(Stored data)
________

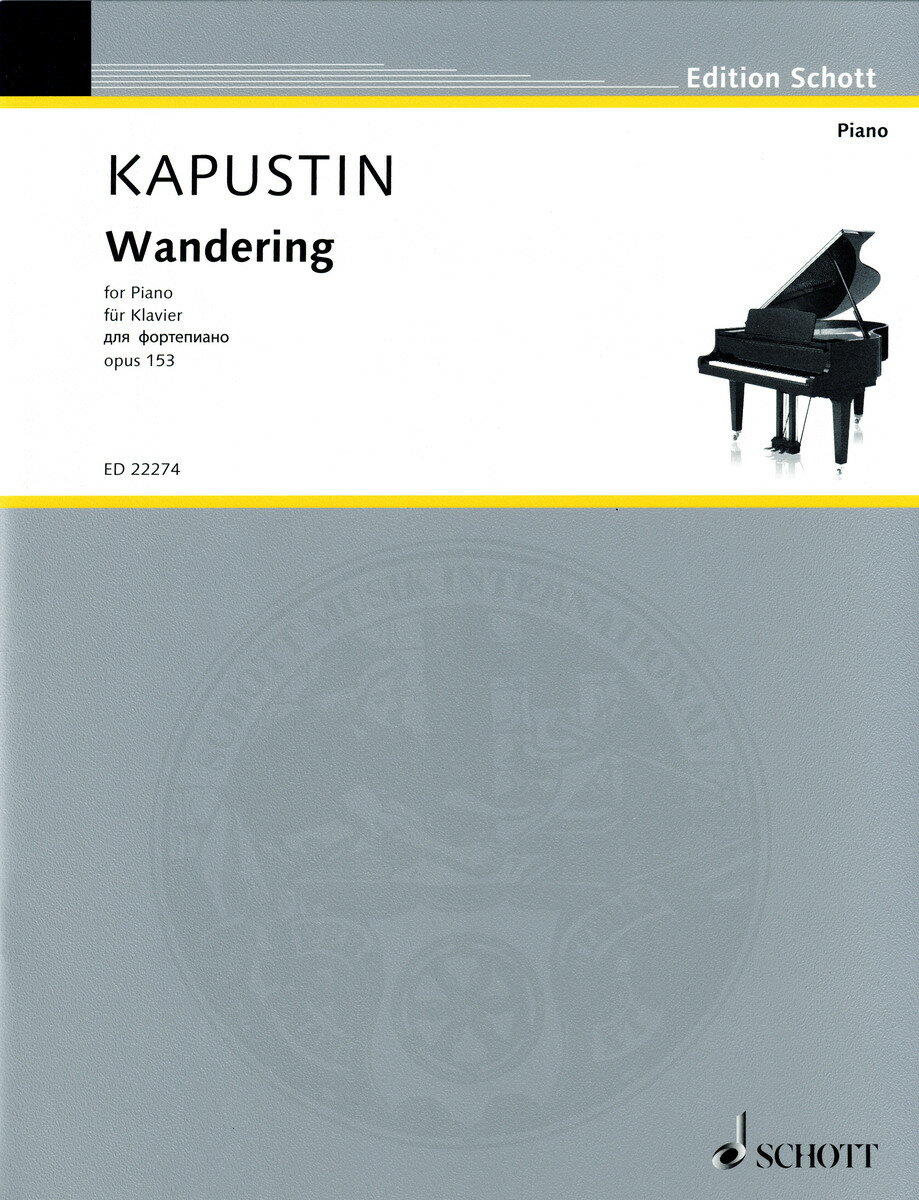 【輸入楽譜】カプースチン, Nikolai: 放浪 Op.153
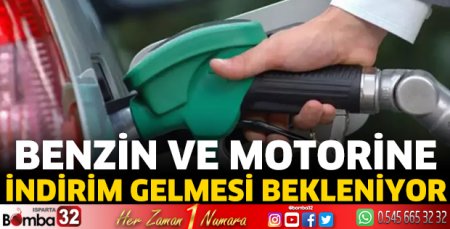 Benzin ve motorine indirim gelmesi bekleniyor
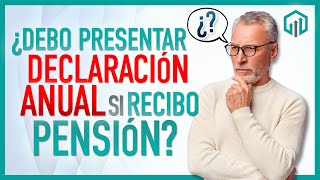 DECLARACIÓN ANUAL PARA PENSIONADOS [upl. by Ecille518]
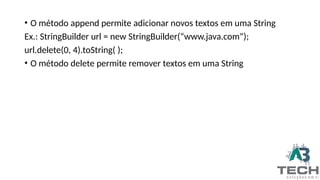 • O método append permite adicionar novos textos em uma String
Ex.: StringBuilder url = new StringBuilder(“www.java.com”);
url.delete(0, 4).toString( );
• O método delete permite remover textos em uma String
 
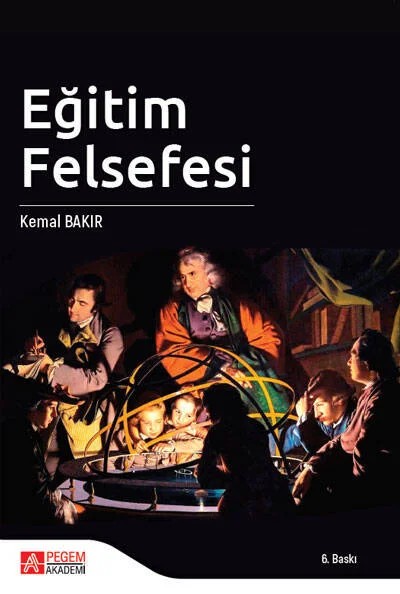 Eğitim Felsefesi – Kemal Bakır – Pegem Akademi Yayıncılık kitap kapağı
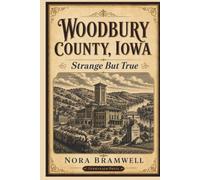 Woodbury County, Iowa: Strange But True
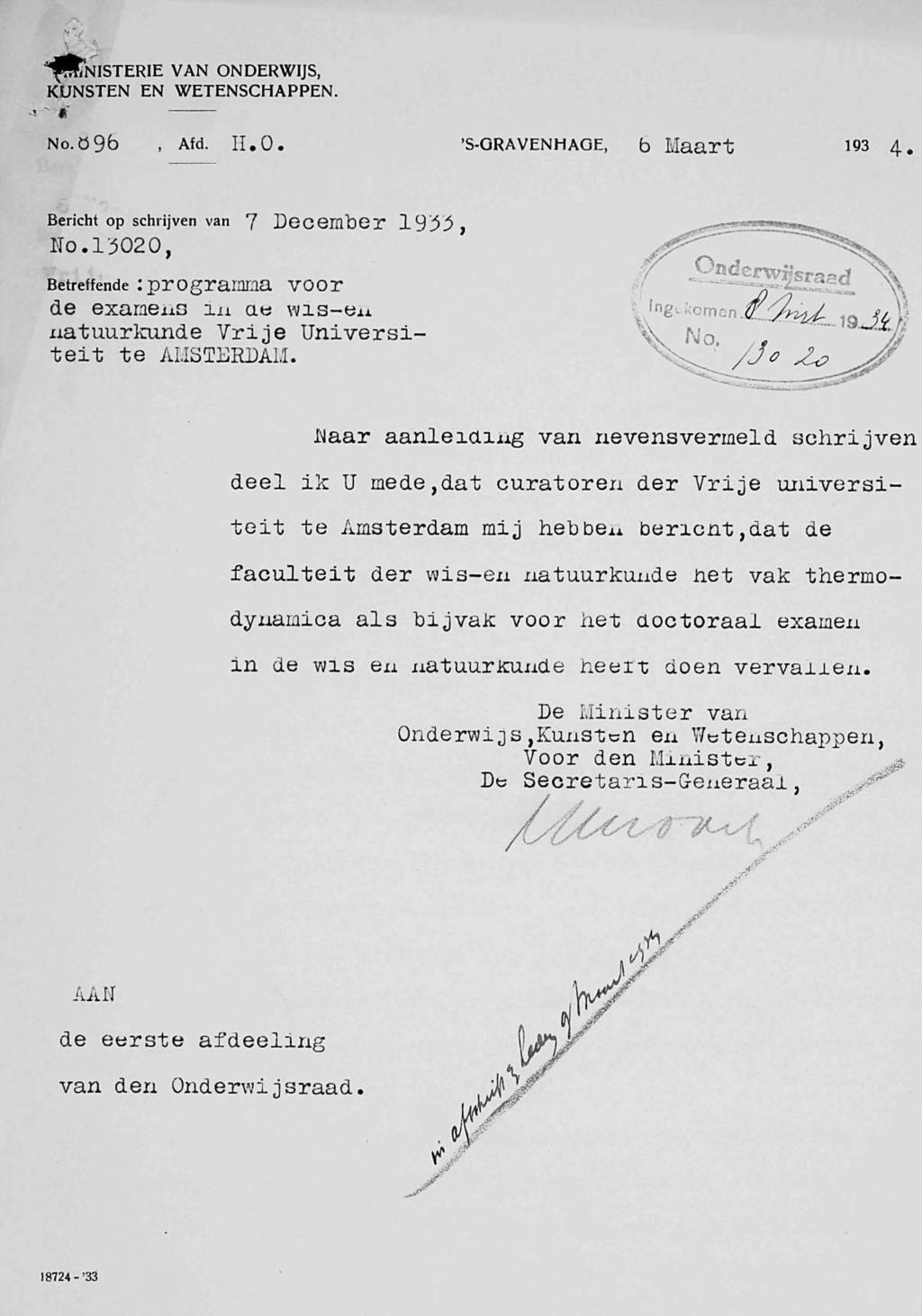 * 1/ 'nd@sterie VAN ONDERWIJS, KUNSTEN EN WETENSCHAPPEN. No.ö9b Afd. H.O. s-oravenhage, b Maart 193 4. Bericht op schrijven van 7 December 1933» No.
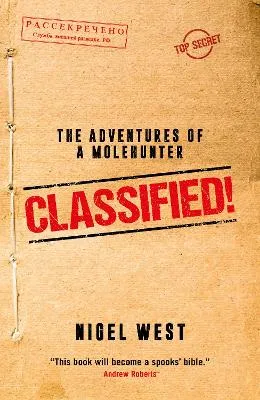 CLASSIFIED! by Nigel West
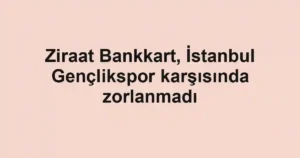 Ziraat Bankkart, İstanbul Gençlikspor karşısında zorlanmadı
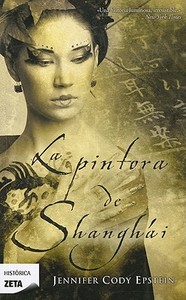 La Pintora de Shangai = The Painter from Shanghai di Jennifer Cody Epstein edito da Zeta Bolsillo
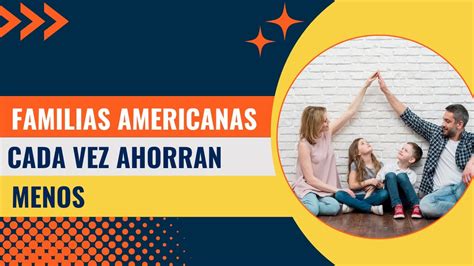 Familias Americanas Cada Vez AHORRAN Menos Esta Es La RAZON YouTube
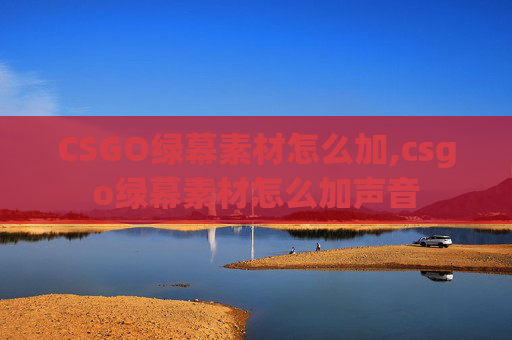 CSGO绿幕素材怎么加,csgo绿幕素材怎么加声音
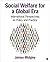 Social Welfare for a Global Era: International Perspectives on Policy and Practice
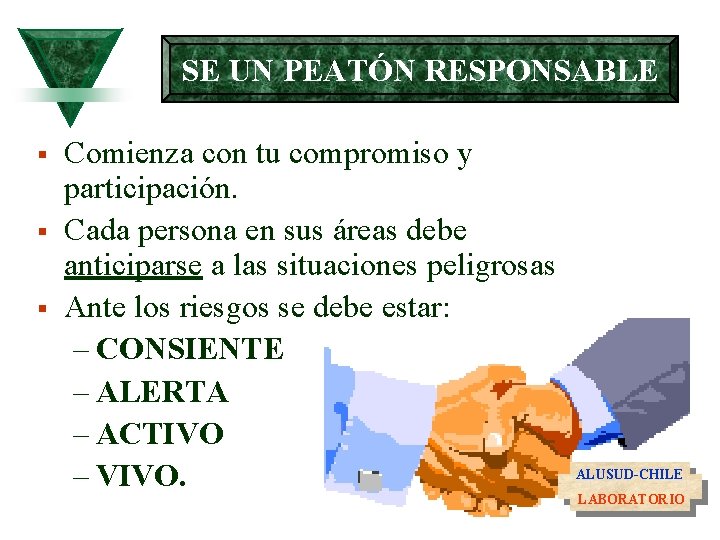 SE UN PEATÓN RESPONSABLE § § § Comienza con tu compromiso y participación. Cada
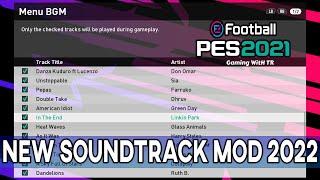 PES 2021 NEW SOUNDTRACK MOD BY GWT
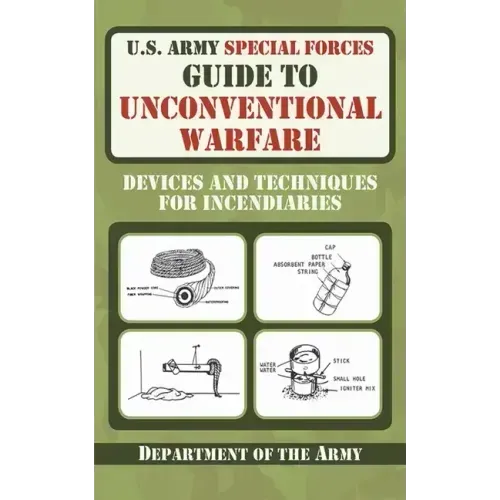 U.S. Army Special Forces Guide to Unconventional Warfare: Devices and Techniques for Incendiaries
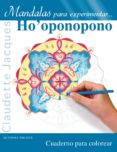 MANDALAS PARA EXPERIMENTAR HOOPONOPONO di JACQUES, CLAUDETTE 
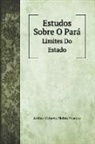Arthur Octavio Nobre Vianna - Estudos Sobre O Pará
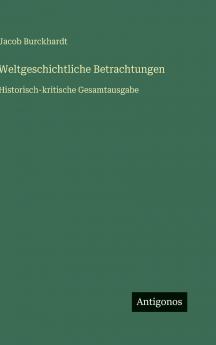 Weltgeschichtliche Betrachtungen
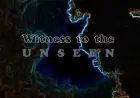Witness to the Unseen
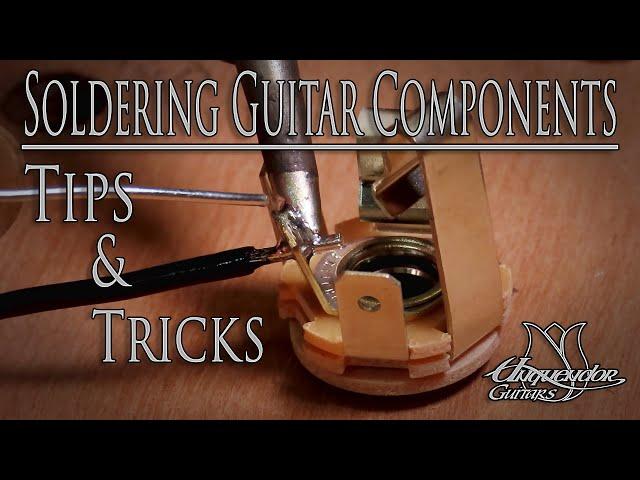 How to Solder Guitar Parts and Wiring - Tips, Tricks & Methods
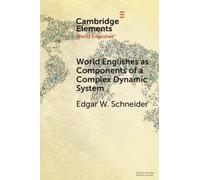 Edgar W. Schnei World Englishes as Components of a Complex Dynamic S (Tascabile)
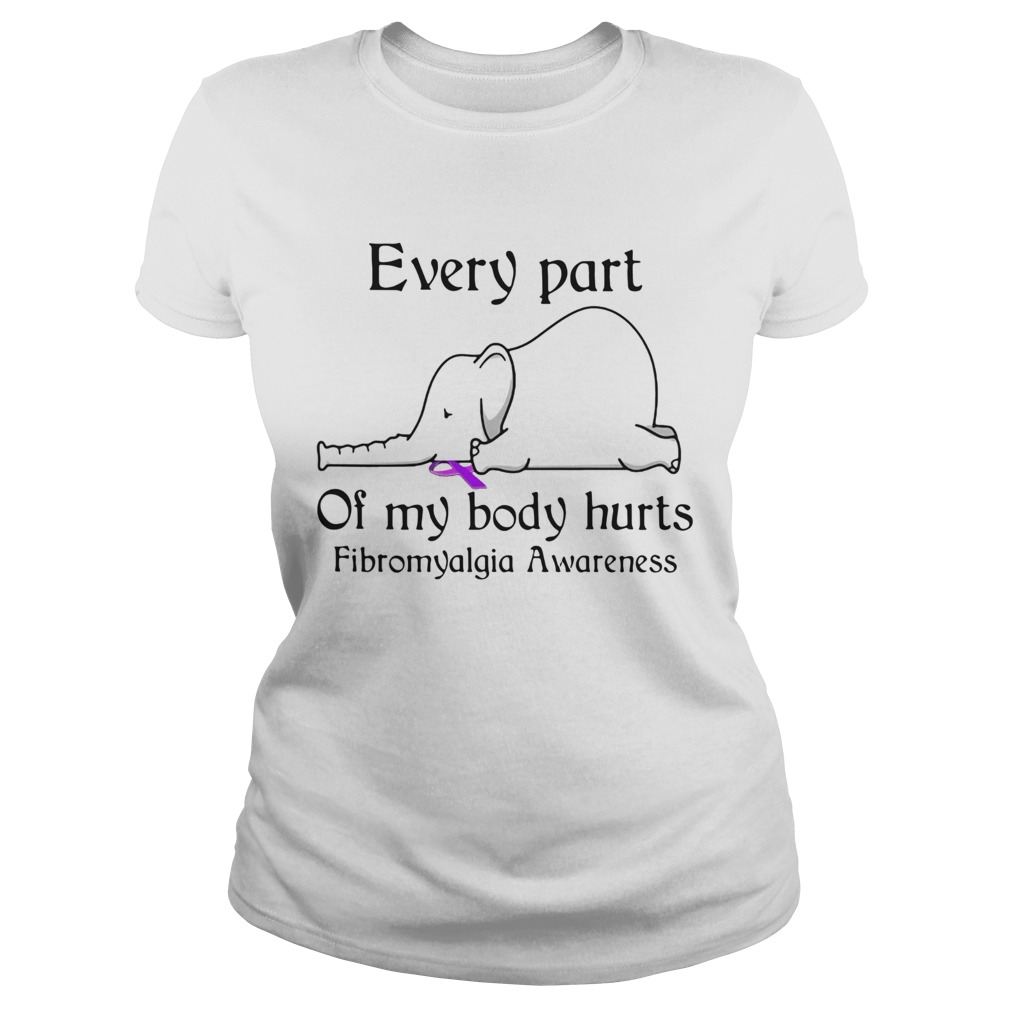 Elephant Every Part Of My Body Hurts Fibromyalgia Awareness Classic Ladies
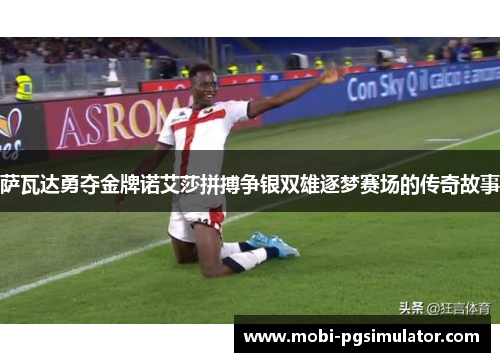 萨瓦达勇夺金牌诺艾莎拼搏争银双雄逐梦赛场的传奇故事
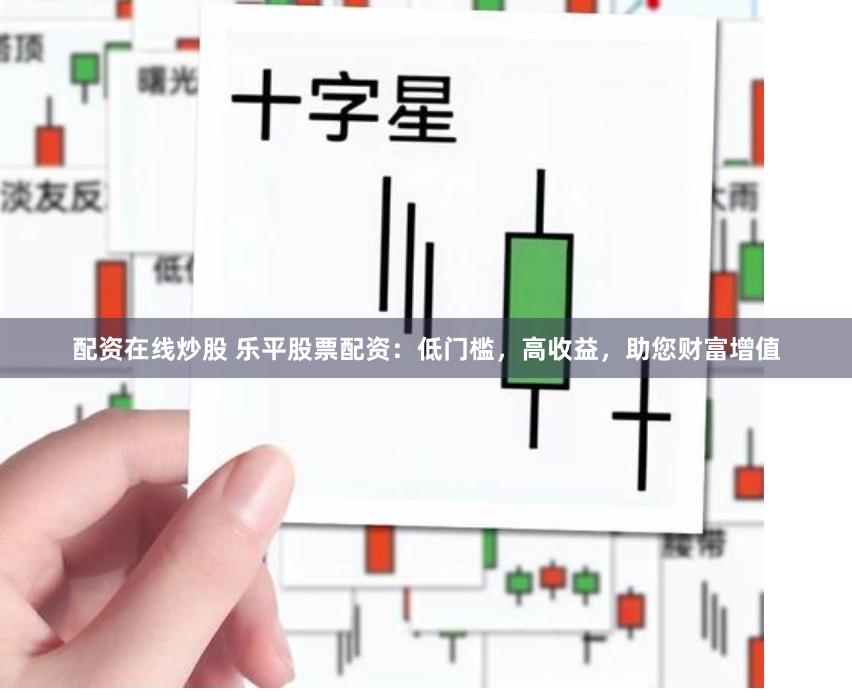 配资在线炒股 乐平股票配资：低门槛，高收益，助您财富增值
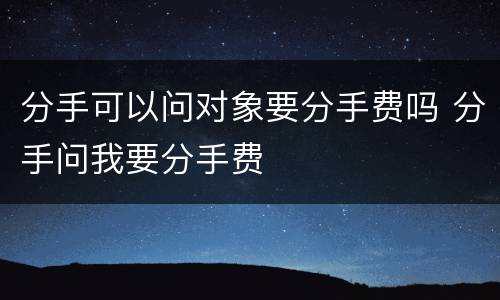分手可以问对象要分手费吗 分手问我要分手费
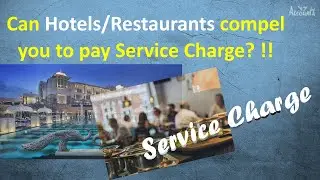 Can Hotels/Restaurants compel customers to pay Service Charge? !!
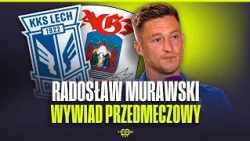 PRE-MATCH INTERVIEW WITH RADOSŁAW MURAWSKI: "WE WANT TO PROVE THAT THE 4-1 WIN WAS NO FLUKE"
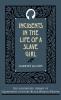 Incidents in the Life of a Slave Girl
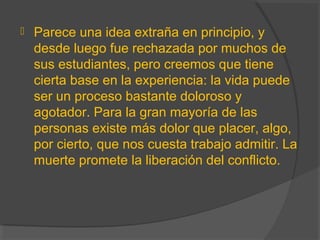  Parece una idea extraña en principio, y
desde luego fue rechazada por muchos de
sus estudiantes, pero creemos que tiene
cierta base en la experiencia: la vida puede
ser un proceso bastante doloroso y
agotador. Para la gran mayoría de las
personas existe más dolor que placer, algo,
por cierto, que nos cuesta trabajo admitir. La
muerte promete la liberación del conflicto.
 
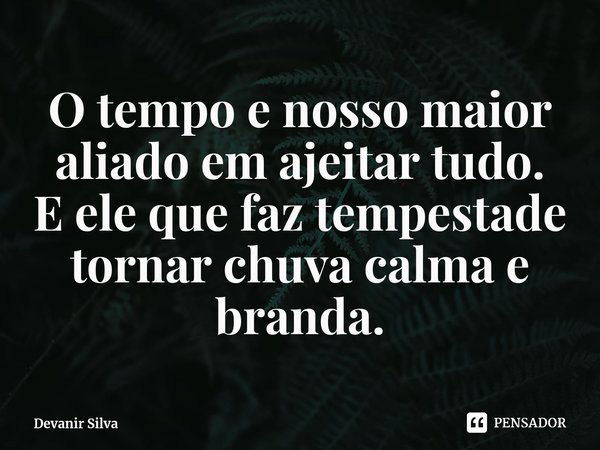 ⁠O tempo e nosso maior aliado em ajeitar tudo.
E ele que faz tempestade tornar chuva calma e branda.... Frase de Devanir Silva.
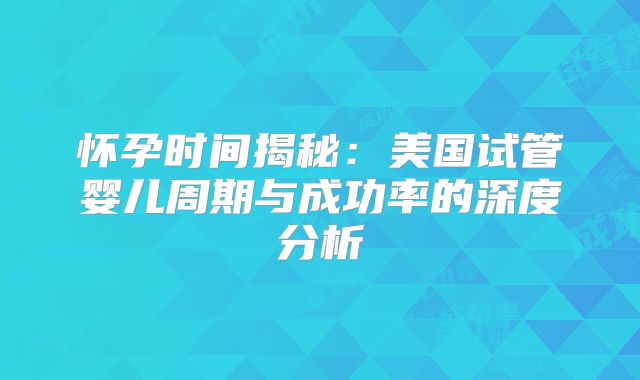怀孕时间揭秘：美国试管婴儿周期与成功率的深度分析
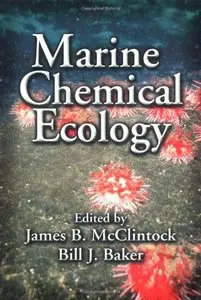 Marine Chemical Ecology (CRC Marine Science) by James B. McClintock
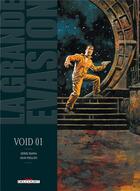 Couverture du livre « La grande évasion - void Tome 1 » de Hubert et Sean Phillips et Herik Hanna aux éditions Delcourt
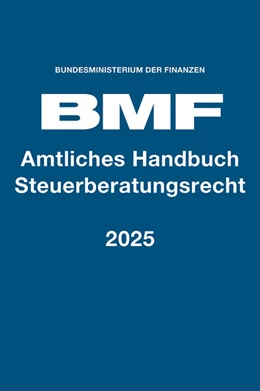 Abbildung von Bundesministerium der Finanzen (BMF) | Amtliches Handbuch Steuerberatungsrecht 2025 | 1. Auflage | 2025 | beck-shop.de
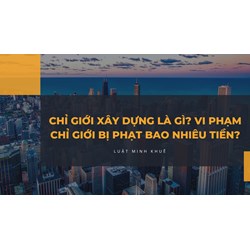 Chỉ <strong>giới</strong> xây dựng là gì? Vi phạm chỉ <strong>giới</strong> bị phạt bao nhiêu tiền?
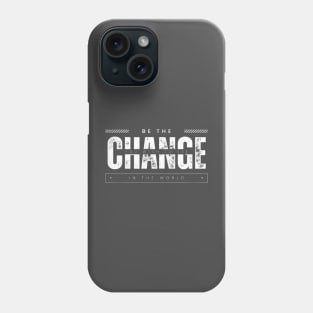 "Be the change you wish to see in the world" Motivation Phone Case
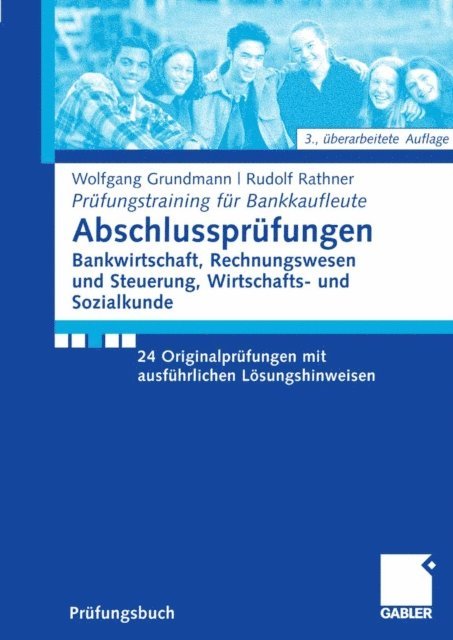 Rudolf Rathner, Wolfgang Grundmann - Abschlussprüfungen Bankwirtschaft, Rechnungswesen und Steuerung, Wirtschafts- und Sozialkunde, E-bok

________

* PROBLEM REQUIREMENTS *
The data above must be given again in full and unaltered, minus its images.

* SOLUTION *
 【輸入楽譜】カプースチン, Nikolai: 放浪 Op.153
 Benzin ve motorine indirim gelmesi bekleniyor
 DECLARACIÓN ANUAL PARA PENSIONADOS [upl. by Ecille518]
 • O método append permite adicionar novos textos em uma String
Ex.: StringBuilder url = new StringBuilder(“www.java.com”);
url.delete(0, 4).toString( );
• O método delete permite remover textos em uma String
 
 Eğitim Felsefesi – Kemal Bakır – Pegem Akademi Yayıncılık kitap kapağı
 Woodbury County, Iowa: Strange But True
 * 1/ 'nd@sterie VAN ONDERWIJS, KUNSTEN EN WETENSCHAPPEN. No.ö9b Afd. H.O. s-oravenhage, b Maart 193 4. Bericht op schrijven van 7 December 1933» No.
 CLASSIFIED! by Nigel West
 Ziraat Bankkart, İstanbul Gençlikspor karşısında zorlanmadı
 La Pintora de Shangai = The Painter from Shanghai di Jennifer Cody Epstein edito da Zeta Bolsillo
 Familias Americanas Cada Vez AHORRAN Menos Esta Es La RAZON YouTube
 CSGO绿幕素材怎么加,csgo绿幕素材怎么加声音
 Social Welfare for a Global Era: International Perspectives on Policy and Practice
 SE UN PEATÓN RESPONSABLE § § § Comienza con tu compromiso y participación. Cada
 PES 2021 NEW SOUNDTRACK MOD BY GWT
 U.S. Army Special Forces Guide to Unconventional Warfare: Devices and Techniques for Incendiaries
 MANDALAS PARA EXPERIMENTAR HOOPONOPONO di JACQUES, CLAUDETTE 
Arthur Octavio Nobre Vianna - Estudos Sobre O Pará
 Weltgeschichtliche Betrachtungen
Witness to the Unseen
 How to Solder Guitar Parts and Wiring - Tips, Tricks & Methods
 Edgar W. Schnei World Englishes as Components of a Complex Dynamic S (Tascabile)
 Elephant Every Part Of My Body Hurts Fibromyalgia Awareness Classic Ladies
 萨瓦达勇夺金牌诺艾莎拼搏争银双雄逐梦赛场的传奇故事
 配资在线炒股 乐平股票配资：低门槛，高收益，助您财富增值
分手可以问对象要分手费吗 分手问我要分手费
 Can Hotels/Restaurants compel customers to pay Service Charge? !!
 PRE-MATCH INTERVIEW WITH RADOSŁAW MURAWSKI: "WE WANT TO PROVE THAT THE 4-1 WIN WAS NO FLUKE"
 Incidents in the Life of a Slave Girl
  Parece una idea extraña en principio, y
desde luego fue rechazada por muchos de
sus estudiantes, pero creemos que tiene
cierta base en la experiencia: la vida puede
ser un proceso bastante doloroso y
agotador. Para la gran mayoría de las
personas existe más dolor que placer, algo,
por cierto, que nos cuesta trabajo admitir. La
muerte promete la liberación del conflicto.
 
 ⁠O tempo e nosso maior aliado em ajeitar tudo.
E ele que faz tempestade tornar chuva calma e branda.... Frase de Devanir Silva.
怀孕时间揭秘：美国试管婴儿周期与成功率的深度分析
 Marine Chemical Ecology (CRC Marine Science) by James B. McClintock
 Couverture du livre « La grande évasion - void Tome 1 » de Hubert et Sean Phillips et Herik Hanna aux éditions Delcourt
 Abbildung von Bundesministerium der Finanzen (BMF) | Amtliches Handbuch Steuerberatungsrecht 2025 | 1. Auflage | 2025 | beck-shop.de
 Chỉ <strong>giới</strong> xây dựng là gì? Vi phạm chỉ <strong>giới</strong> bị phạt bao nhiêu tiền?
 "Be the change you wish to see in the world" Motivation Phone Case
 Rudolf Rathner, Wolfgang Grundmann - Abschlussprüfungen Bankwirtschaft, Rechnungswesen und Steuerung, Wirtschafts- und Sozialkunde, E-bok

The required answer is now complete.